Richard Leaver: Interesting. I always ask at the end of podcasts for any final words of wisdom or any other points perhaps that we haven’t covered or haven’t covered perhaps in the depth you think that they need to be. So it’s an opportunity to, to really kind of sum up perhaps and see if there’s anything that you can perhaps share with listeners that we haven’t covered already.

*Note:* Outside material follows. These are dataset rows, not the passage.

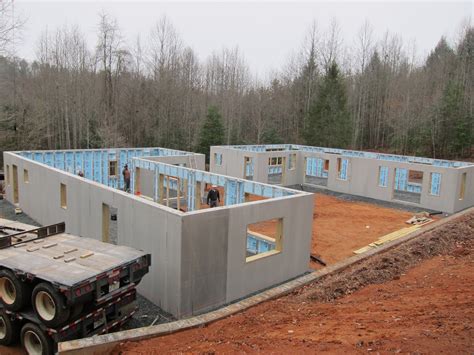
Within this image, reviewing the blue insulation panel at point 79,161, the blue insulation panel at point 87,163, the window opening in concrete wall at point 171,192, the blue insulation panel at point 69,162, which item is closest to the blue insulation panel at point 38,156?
the blue insulation panel at point 69,162

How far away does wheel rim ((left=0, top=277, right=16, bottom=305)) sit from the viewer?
6.48m

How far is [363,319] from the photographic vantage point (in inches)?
239

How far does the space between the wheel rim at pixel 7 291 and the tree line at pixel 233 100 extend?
75.3ft

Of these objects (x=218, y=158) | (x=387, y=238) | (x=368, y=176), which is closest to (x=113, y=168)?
(x=218, y=158)

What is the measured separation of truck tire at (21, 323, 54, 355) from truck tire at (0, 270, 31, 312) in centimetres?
38

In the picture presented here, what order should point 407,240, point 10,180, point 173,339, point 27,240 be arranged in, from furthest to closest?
point 10,180 → point 407,240 → point 27,240 → point 173,339

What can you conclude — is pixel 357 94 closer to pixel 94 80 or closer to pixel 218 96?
pixel 218 96

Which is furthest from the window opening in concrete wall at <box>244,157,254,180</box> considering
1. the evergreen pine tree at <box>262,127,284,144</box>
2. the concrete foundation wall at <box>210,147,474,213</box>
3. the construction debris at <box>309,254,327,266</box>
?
the evergreen pine tree at <box>262,127,284,144</box>

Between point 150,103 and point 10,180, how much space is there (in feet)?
63.9

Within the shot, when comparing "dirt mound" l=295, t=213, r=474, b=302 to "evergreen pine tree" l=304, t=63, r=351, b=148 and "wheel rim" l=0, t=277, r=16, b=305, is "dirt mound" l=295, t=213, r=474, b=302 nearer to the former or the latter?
"wheel rim" l=0, t=277, r=16, b=305

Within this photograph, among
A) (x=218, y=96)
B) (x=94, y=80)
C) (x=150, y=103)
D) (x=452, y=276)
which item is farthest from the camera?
(x=218, y=96)

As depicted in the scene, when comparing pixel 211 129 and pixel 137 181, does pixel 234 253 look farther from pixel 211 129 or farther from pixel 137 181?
pixel 211 129

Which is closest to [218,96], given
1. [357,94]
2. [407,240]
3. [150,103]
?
[150,103]

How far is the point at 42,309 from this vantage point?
240 inches
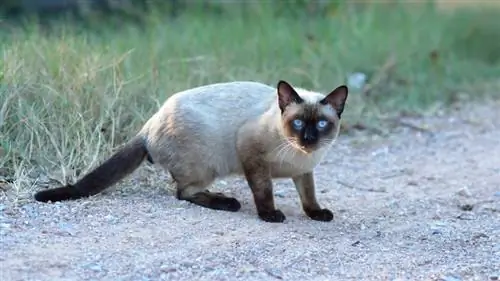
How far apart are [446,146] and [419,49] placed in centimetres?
215

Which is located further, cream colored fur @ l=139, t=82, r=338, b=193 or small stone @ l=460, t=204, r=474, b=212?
small stone @ l=460, t=204, r=474, b=212

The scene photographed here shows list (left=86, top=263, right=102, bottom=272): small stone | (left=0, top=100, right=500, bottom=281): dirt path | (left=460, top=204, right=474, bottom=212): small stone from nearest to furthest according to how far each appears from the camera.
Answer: (left=86, top=263, right=102, bottom=272): small stone
(left=0, top=100, right=500, bottom=281): dirt path
(left=460, top=204, right=474, bottom=212): small stone

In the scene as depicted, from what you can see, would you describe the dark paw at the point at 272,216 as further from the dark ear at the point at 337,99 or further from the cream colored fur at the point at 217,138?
the dark ear at the point at 337,99

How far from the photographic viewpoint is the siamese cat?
4.48 m

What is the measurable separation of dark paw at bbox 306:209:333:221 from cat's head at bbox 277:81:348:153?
14.2 inches

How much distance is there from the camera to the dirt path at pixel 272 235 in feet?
12.3

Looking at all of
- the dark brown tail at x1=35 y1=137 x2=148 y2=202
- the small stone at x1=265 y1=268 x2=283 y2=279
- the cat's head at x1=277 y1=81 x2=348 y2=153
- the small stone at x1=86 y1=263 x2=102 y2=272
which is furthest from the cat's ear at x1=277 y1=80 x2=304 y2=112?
the small stone at x1=86 y1=263 x2=102 y2=272

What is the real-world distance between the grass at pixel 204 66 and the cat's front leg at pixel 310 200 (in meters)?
1.06

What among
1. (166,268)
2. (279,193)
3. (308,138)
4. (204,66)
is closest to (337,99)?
(308,138)

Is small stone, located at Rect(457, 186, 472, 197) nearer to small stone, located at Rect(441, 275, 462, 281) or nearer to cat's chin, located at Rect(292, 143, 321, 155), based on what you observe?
cat's chin, located at Rect(292, 143, 321, 155)

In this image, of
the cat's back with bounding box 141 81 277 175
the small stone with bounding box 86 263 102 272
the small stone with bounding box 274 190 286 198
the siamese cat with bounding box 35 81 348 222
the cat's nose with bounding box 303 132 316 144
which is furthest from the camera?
the small stone with bounding box 274 190 286 198

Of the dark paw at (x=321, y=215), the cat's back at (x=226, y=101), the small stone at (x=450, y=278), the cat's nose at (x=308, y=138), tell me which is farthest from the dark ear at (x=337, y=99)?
the small stone at (x=450, y=278)

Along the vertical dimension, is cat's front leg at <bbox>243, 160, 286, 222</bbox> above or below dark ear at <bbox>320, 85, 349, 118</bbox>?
below

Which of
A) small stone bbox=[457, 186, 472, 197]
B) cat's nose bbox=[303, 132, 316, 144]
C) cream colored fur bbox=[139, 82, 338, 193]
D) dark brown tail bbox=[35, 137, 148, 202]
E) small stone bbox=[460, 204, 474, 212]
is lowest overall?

Ashlee Butler: I think I can’t talk about professionalism enough. It needs to be emphasized more and more and more. I think so many of the issues that CIS have with students boil down to professional behavior versus a lack of skill and setting clear expectations. I don’t want to beat a dead horse, but that’s number one, that’s key. And it can’t be emphasized enough. And then I just want to encourage practice owners and clinicians out there that they’re never going to make a change in the profession unless we train the new generation of students to be who we want our profession to be. And the only way that we can do that is by being willing to mentor them and teach them and train them and take them as students so that we can cultivate the correct behaviors, we can cultivate the correct expectations, we can turn our profession around, but we’re not going to do it by being unwilling to mentor the next generation of therapists.
Richard Leaver: Wise words from somebody so young. So Ashley, thank you so much. Thanks for your time. I’ve learned a lot and certainly it’s reassuring to hear meno of the points that you make and certainly a lot of work and dedication time effort is being done both by schools and by many clinical instructors to really try and deliver great outcomes for placement. So it’s heartening to hear. So thank you.